# YOUR GOAL
Print the line where "kingdom: Animalia" occurs and every line that follows it in the data below, ending with the last line, precisely as written.

# EXERCISE MATERIALS
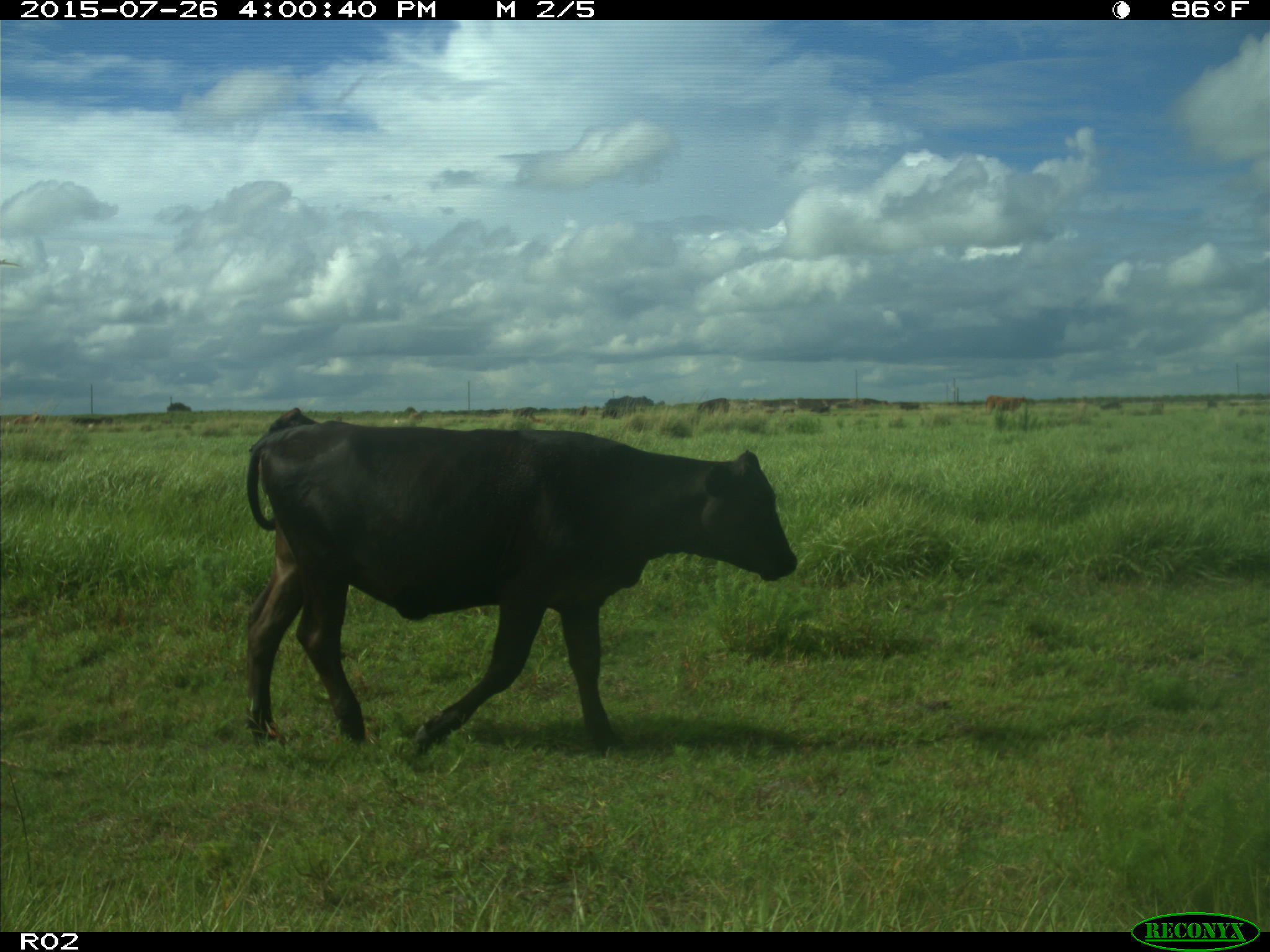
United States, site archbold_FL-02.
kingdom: Animalia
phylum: Chordata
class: Mammalia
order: Artiodactyla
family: Bovidae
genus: Bos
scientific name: Bos taurus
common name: domestic cow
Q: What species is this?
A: Bos taurus (domestic cow).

# RESULT OF THIS TASK
kingdom: Animalia
phylum: Chordata
class: Mammalia
order: Artiodactyla
family: Bovidae
genus: Bos
scientific name: Bos taurus
common name: domestic cow
Q: What species is this?
A: Bos taurus (domestic cow).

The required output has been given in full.